Return every line of the material below unchanged, leaving out the pictures.

— MATERIAL SUPPLIED —
— START —

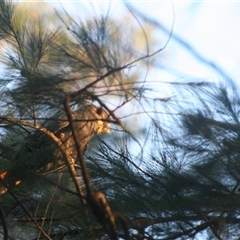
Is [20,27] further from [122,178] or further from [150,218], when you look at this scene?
[150,218]

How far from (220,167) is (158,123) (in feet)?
0.98

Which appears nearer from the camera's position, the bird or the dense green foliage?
the dense green foliage

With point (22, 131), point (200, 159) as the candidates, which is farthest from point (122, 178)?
point (22, 131)

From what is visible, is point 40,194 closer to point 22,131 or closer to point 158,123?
point 22,131

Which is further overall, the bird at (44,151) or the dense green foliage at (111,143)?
the bird at (44,151)

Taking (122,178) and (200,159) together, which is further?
(122,178)

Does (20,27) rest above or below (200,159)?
above

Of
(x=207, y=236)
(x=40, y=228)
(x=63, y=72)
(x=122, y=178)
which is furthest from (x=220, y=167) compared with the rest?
(x=40, y=228)

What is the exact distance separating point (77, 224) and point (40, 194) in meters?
0.39

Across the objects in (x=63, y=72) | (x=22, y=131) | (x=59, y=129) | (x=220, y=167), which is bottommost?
(x=220, y=167)

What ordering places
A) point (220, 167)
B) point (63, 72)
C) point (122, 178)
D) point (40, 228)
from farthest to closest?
point (40, 228)
point (122, 178)
point (220, 167)
point (63, 72)

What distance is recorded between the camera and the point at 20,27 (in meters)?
2.77

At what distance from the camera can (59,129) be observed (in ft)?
9.11

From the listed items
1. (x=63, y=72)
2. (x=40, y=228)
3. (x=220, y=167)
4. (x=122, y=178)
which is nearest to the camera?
(x=63, y=72)
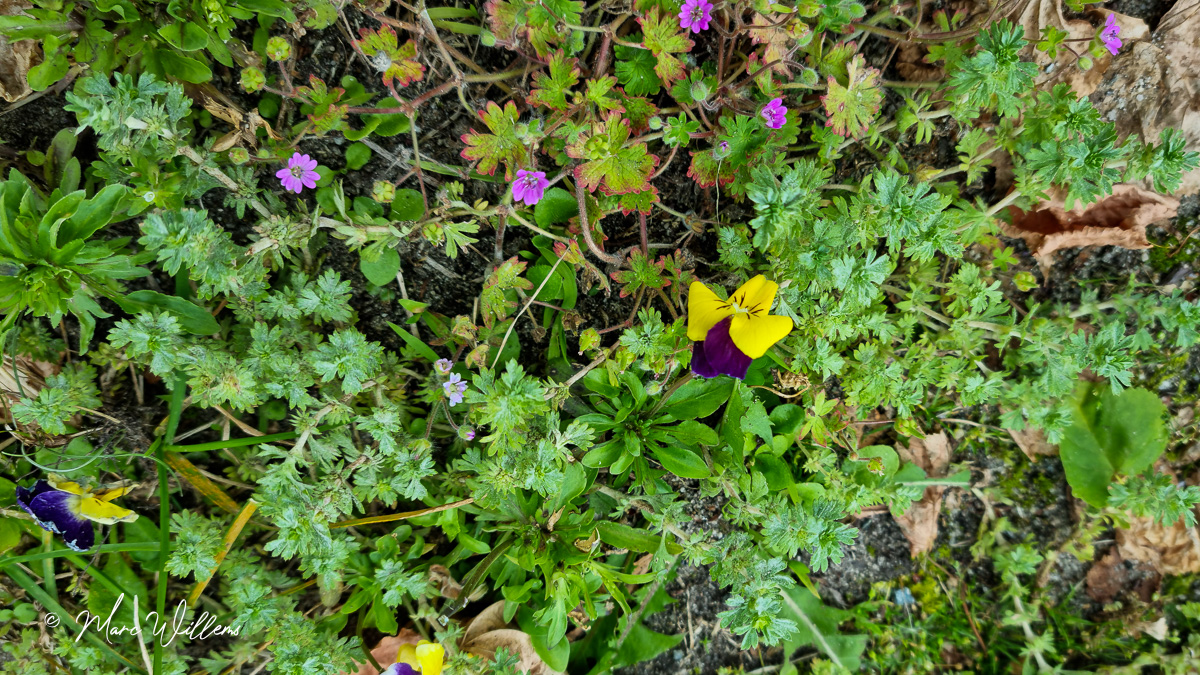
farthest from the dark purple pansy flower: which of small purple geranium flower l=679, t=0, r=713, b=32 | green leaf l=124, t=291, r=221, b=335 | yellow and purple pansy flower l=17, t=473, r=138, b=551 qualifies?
small purple geranium flower l=679, t=0, r=713, b=32

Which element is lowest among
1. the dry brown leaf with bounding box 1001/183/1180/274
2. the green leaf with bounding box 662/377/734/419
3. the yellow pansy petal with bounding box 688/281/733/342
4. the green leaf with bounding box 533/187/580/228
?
the green leaf with bounding box 662/377/734/419

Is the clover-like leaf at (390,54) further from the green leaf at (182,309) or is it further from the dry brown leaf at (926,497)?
the dry brown leaf at (926,497)

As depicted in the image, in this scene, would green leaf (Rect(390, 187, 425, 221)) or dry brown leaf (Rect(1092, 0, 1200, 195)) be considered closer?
green leaf (Rect(390, 187, 425, 221))

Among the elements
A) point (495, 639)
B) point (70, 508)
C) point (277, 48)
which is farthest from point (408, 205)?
point (495, 639)

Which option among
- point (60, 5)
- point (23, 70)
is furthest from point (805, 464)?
point (23, 70)

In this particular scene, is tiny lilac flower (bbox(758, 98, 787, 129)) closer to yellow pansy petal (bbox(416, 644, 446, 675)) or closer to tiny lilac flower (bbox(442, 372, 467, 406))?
tiny lilac flower (bbox(442, 372, 467, 406))

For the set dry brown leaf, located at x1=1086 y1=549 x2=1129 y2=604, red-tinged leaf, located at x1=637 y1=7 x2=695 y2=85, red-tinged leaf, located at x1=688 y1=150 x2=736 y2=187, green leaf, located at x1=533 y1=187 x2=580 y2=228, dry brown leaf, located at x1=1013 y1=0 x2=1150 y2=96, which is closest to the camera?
red-tinged leaf, located at x1=637 y1=7 x2=695 y2=85

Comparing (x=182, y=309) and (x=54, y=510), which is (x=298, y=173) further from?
(x=54, y=510)

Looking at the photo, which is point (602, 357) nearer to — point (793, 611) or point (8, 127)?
point (793, 611)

— END —

— WORKED ANSWER —
Is [20,27] further from [122,178] or further from [150,218], when you look at this scene?
[150,218]

How far from (220,167) is (158,123) (in feet)?
0.98

Which appears nearer from the camera's position, the bird or the dense green foliage?
the dense green foliage

With point (22, 131), point (200, 159) as the candidates, which is farthest from point (122, 178)?
point (22, 131)

From what is visible, is point 40,194 closer to point 22,131 or closer to point 158,123?
point 22,131

Which is further overall, the bird at (44,151) or the dense green foliage at (111,143)?
the bird at (44,151)

Taking (122,178) and (200,159) together, which is further?
(122,178)

Does (20,27) rest above or below (200,159)?
above

Of
(x=207, y=236)
(x=40, y=228)
(x=63, y=72)
(x=122, y=178)
which is furthest from (x=220, y=167) compared with the rest?
(x=40, y=228)

What is the exact distance separating point (77, 224) and point (40, 194) in meters?
0.39

Across the objects in (x=63, y=72) | (x=22, y=131) | (x=59, y=129) | (x=220, y=167), which is bottommost?
(x=220, y=167)

What ordering places
A) point (220, 167)
B) point (63, 72)
C) point (122, 178)
D) point (40, 228)
from farthest to closest?
point (40, 228)
point (122, 178)
point (220, 167)
point (63, 72)

What distance is recorded between the camera and the point at 20,27 (in meters)?
2.77

At what distance from the camera can (59,129) be observed (in ft)?
9.11

From the listed items
1. (x=63, y=72)
2. (x=40, y=228)
3. (x=220, y=167)
4. (x=122, y=178)
which is nearest to the camera?
(x=63, y=72)
farthest from the dark purple pansy flower: which of small purple geranium flower l=679, t=0, r=713, b=32 | green leaf l=124, t=291, r=221, b=335 | yellow and purple pansy flower l=17, t=473, r=138, b=551 qualifies?
small purple geranium flower l=679, t=0, r=713, b=32

Which element is lowest among
1. the dry brown leaf with bounding box 1001/183/1180/274
2. the green leaf with bounding box 662/377/734/419
3. the yellow pansy petal with bounding box 688/281/733/342
4. the green leaf with bounding box 533/187/580/228
?
the green leaf with bounding box 662/377/734/419

Is the clover-like leaf at (390,54) further from the green leaf at (182,309) or is it further from the dry brown leaf at (926,497)?
the dry brown leaf at (926,497)

As depicted in the image, in this scene, would green leaf (Rect(390, 187, 425, 221)) or dry brown leaf (Rect(1092, 0, 1200, 195)) be considered closer?
green leaf (Rect(390, 187, 425, 221))

Among the elements
A) point (495, 639)
B) point (70, 508)
C) point (277, 48)
which is farthest from point (408, 205)?
point (495, 639)

Which option among
- point (60, 5)
- point (23, 70)
is furthest from point (805, 464)?
point (23, 70)

In this particular scene, is tiny lilac flower (bbox(758, 98, 787, 129)) closer to yellow pansy petal (bbox(416, 644, 446, 675)) or closer to tiny lilac flower (bbox(442, 372, 467, 406))?
tiny lilac flower (bbox(442, 372, 467, 406))

For the set dry brown leaf, located at x1=1086 y1=549 x2=1129 y2=604, red-tinged leaf, located at x1=637 y1=7 x2=695 y2=85, red-tinged leaf, located at x1=688 y1=150 x2=736 y2=187, green leaf, located at x1=533 y1=187 x2=580 y2=228, dry brown leaf, located at x1=1013 y1=0 x2=1150 y2=96, which is closest to the camera?
red-tinged leaf, located at x1=637 y1=7 x2=695 y2=85

Comparing (x=182, y=309) and (x=54, y=510), which is (x=298, y=173) further from?
(x=54, y=510)

Looking at the photo, which is point (602, 357) nearer to — point (793, 611) or point (8, 127)?
point (793, 611)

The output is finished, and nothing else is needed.